Chaque semaine, un auteur nous raconte son Livre sur les quais.

Il y a dix ans, la littérature était pour moi un être énorme et flou, qui progressait à travers les âges et qui intégrait parfois des gens à la masse de son corps. Au vernissage de mon premier livre, nous étions six ou sept auteurs assis le long de trois tables alignées, un peu gris, nos livres empilés tels les œufs pondus par des volatiles en batterie. Cette image-là ne collait pas avec cette image-ci. J’ai continué à chercher le corps massif, la créature, pressentie dans l’ombre.

J’ai fini par savoir que son corps n’était pas fait de mots, mais d’humains. Qu’il se soude dans l’instant pour se dissoudre dans l’infini.

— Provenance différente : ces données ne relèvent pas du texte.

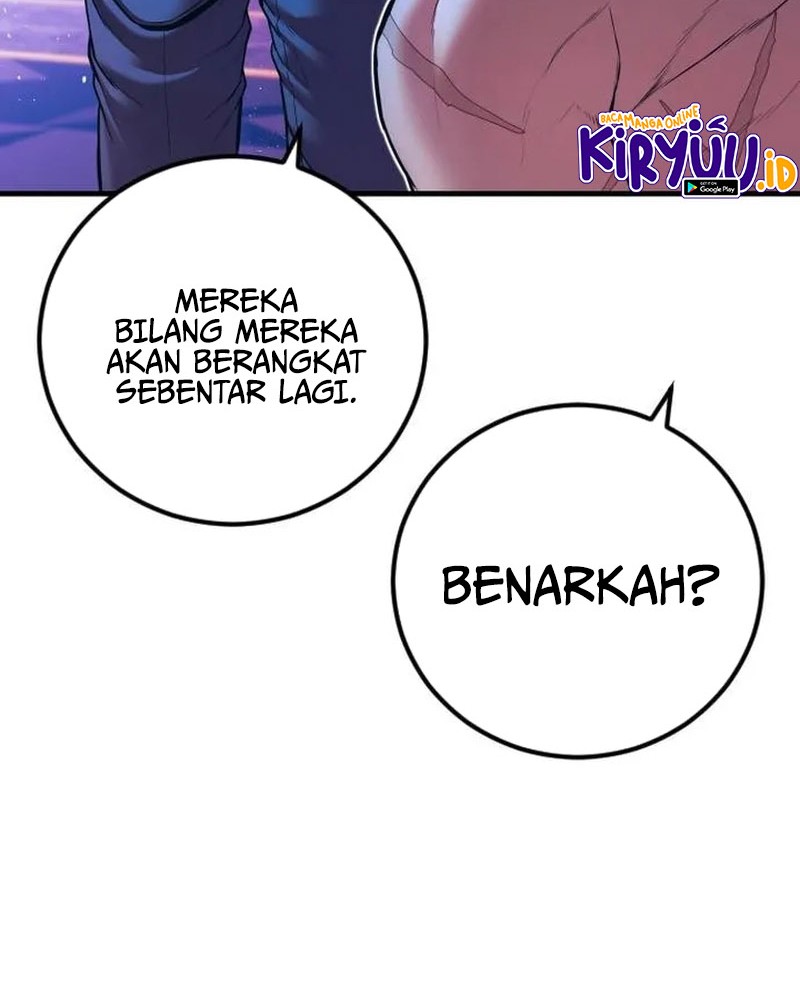 Chapter 148 - halaman 55
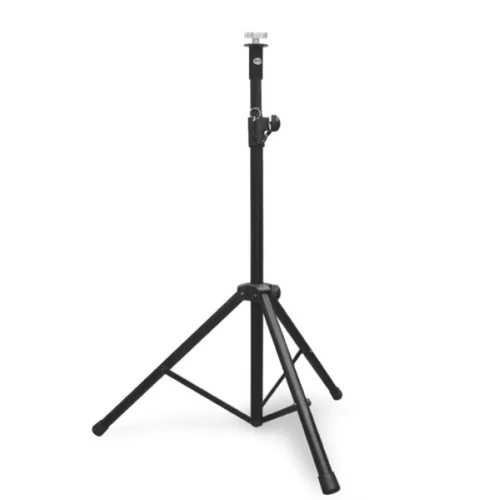 GUIL TCS-02 Штатив для прожектора следящего, высота 1,29-2,09 м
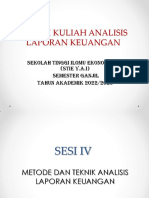 85 - 20221013090753 - Materi Kuliah Alk P-04 012223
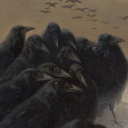 ASOIAF: Crows & Vultures Discord server icon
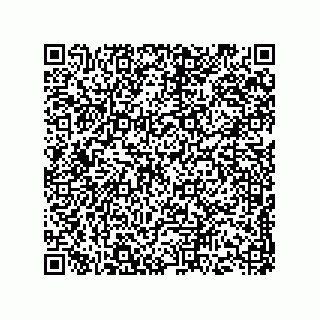 vCard 74244490191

Qu’il peut surtout jouir de son environnement comme n’importe quel corps.

Au Livre sur les quais, ce corps s’est épanoui dans les reflets du soleil que faisaient danser les vagues du Léman. Nous étions sous le chapiteau de toile blanche avec Olivier Sillig, Frédéric Vallotton et Pierre Queloz. De jeunes gens en t-shirt bleus nous ravitaillaient en eau, en nous adressant des sourires que nous nous plaisions à juger équivoques. La fraîcheur du lac caressait nos nuques. Hors quotidien, nous cogitions nos vies dans un état de bonheur suspendu à la manière des libellules. Le temps lent, les voix mêlées en bruit de fond, l’obsession commune de l’écrit, les confessions partagées au sujet des passants, qui défilaient devant nos yeux, nous plongeaient dans une légère connivence. Ayant perçu, les uns chez les autres, la gêne de faire l’éloge de nos propres livres, nous avons fini par faire de la vente croisée. J’ai vendu des Vallotton, des Queloz, des Sillig, qui ont réussi à leur tour à convaincre des chalands de l’intérêt des « Contes suisses ». Le temps pour l’un d’écrire une dédicace, les autres séduisaient le lecteur pris au piège. Celui-ci comprenait le manège, minaudait, mais repartait souvent avec un livre supplémentaire. Certains par esprit de jeu. Nous avons disparu sous la pluie du dimanche après-midi, avec le souvenir agréable d’avoir exposé un corps de papier à plusieurs cœurs d’hommes aux rayons du soleil de septembre.